L’équipe de France a validé son ticket pour les quarts de finale de la Coupe du Monde 2026 en s’imposant d’un cheveu (1-0) contre le Paraguay à Philadelphie. Mais au-delà du résultat, ce match restera gravé dans les mémoires comme un sommet d’anti-jeu et d’agressivité non sanctionnée. Face à des Sud-Américains venus pour découper plutôt que pour jouer, les Bleus ont dû faire preuve d’un sang-froid héroïque.
Dès les premières minutes de jeu, les intentions de l’Albirroja étaient claires : casser le rythme par tous les moyens, quitte à franchir largement les limites de la régularité. Les joueurs paraguayens se sont illustrés par un comportement lamentable sur la pelouse, multipliant les tacles à retardement, les charges excessives et les provocations gratuites.
Les attaquants tricolores, en particulier Bradley Barcola et Ousmane Dembélé, sont devenus de véritables cibles. Les coups ont plu sans aucune intention de jouer le ballon, transformant la rencontre en un véritable match de chiffonniers où l’intégrité physique des joueurs de Didier Deschamps a été constamment mise en danger.

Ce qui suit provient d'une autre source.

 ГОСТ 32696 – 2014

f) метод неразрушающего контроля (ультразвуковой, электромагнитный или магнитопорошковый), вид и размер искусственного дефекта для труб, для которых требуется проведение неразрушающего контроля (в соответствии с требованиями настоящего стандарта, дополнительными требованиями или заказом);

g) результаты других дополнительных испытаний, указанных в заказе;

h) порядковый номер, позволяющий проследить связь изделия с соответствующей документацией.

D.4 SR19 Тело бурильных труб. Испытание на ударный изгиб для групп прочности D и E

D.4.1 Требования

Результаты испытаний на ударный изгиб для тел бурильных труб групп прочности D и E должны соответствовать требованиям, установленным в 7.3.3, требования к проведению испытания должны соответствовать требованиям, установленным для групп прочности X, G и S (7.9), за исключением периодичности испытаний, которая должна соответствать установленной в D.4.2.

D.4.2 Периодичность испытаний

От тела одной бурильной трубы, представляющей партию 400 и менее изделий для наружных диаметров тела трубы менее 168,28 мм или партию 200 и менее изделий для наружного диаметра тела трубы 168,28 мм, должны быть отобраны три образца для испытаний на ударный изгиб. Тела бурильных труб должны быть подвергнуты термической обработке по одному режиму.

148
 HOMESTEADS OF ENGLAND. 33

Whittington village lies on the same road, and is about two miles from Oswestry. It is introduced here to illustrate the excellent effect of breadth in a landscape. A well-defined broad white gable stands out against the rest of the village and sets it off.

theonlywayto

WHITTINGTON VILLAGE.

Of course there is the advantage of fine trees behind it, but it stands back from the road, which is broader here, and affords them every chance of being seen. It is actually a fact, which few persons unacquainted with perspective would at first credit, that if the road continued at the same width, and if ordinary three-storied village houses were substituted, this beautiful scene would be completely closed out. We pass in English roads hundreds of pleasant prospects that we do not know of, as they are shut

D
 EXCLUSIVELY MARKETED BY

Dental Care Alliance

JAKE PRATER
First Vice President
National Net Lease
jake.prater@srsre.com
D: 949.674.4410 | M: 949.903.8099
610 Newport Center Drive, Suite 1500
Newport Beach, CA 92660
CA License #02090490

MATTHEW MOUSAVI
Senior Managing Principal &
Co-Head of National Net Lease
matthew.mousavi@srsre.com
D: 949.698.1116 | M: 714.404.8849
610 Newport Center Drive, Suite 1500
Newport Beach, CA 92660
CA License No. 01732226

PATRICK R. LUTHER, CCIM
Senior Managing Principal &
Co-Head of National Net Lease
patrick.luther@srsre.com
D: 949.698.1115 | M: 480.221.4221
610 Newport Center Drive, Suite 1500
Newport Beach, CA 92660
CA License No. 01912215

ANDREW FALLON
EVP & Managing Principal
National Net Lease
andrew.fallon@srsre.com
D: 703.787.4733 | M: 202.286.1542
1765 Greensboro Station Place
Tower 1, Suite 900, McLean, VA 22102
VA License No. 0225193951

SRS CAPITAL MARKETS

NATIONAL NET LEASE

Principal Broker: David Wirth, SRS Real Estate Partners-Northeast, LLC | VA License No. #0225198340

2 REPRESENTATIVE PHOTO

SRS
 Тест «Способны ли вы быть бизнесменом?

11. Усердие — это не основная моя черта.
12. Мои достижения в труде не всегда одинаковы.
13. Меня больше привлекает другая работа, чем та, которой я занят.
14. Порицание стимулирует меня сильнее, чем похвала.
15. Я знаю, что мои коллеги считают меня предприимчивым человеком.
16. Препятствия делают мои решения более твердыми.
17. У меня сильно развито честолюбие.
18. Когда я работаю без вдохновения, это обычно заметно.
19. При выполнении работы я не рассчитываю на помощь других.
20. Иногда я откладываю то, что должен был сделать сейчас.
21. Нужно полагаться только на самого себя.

Le scandale Tantashev : Un arbitre qui a fermé les yeux
Si l’agressivité du Paraguay a choqué les observateurs, c’est le comportement de l’arbitre ouzbek, Ilgiz Tantashev, qui suscite aujourd’hui une immense colère. Durant les 90 minutes (et les 11 minutes de temps additionnel), le directeur de jeu a fait preuve d’une passivité révoltante. M. Tantashev n’a relevé presque aucune faute commise par les Paraguayens, refusant de sortir les cartons jaunes légitimes qui auraient pu calmer les ardeurs de l’adversaire.
Il a fallu attendre la 66e minute et une énième intervention ultra-violente dans la surface sur le nouvel entrant Désiré Doué pour que la situation bascule. Face à l’évidence du choc qui a laissé le jeune Français au sol, l’arbitre est resté de marbre, obligeant la VAR à intervenir pour corriger cette énième injustice. Penalty accordé après révision. Sans trembler, Kylian Mbappé a transformé la sentence à la 70e minute, offrant une justice divine aux Bleus.
Malgré la fin de match insoutenable et le laxisme arbitral persistant, la charnière Saliba-Upamecano est restée impériale pour envoyer la France affronter le Maroc en quart de finale. Les Bleus s’en sortent miraculeusement indemnes, mais le débat sur le niveau de l’arbitrage à ce stade de la compétition est définitivement relancé.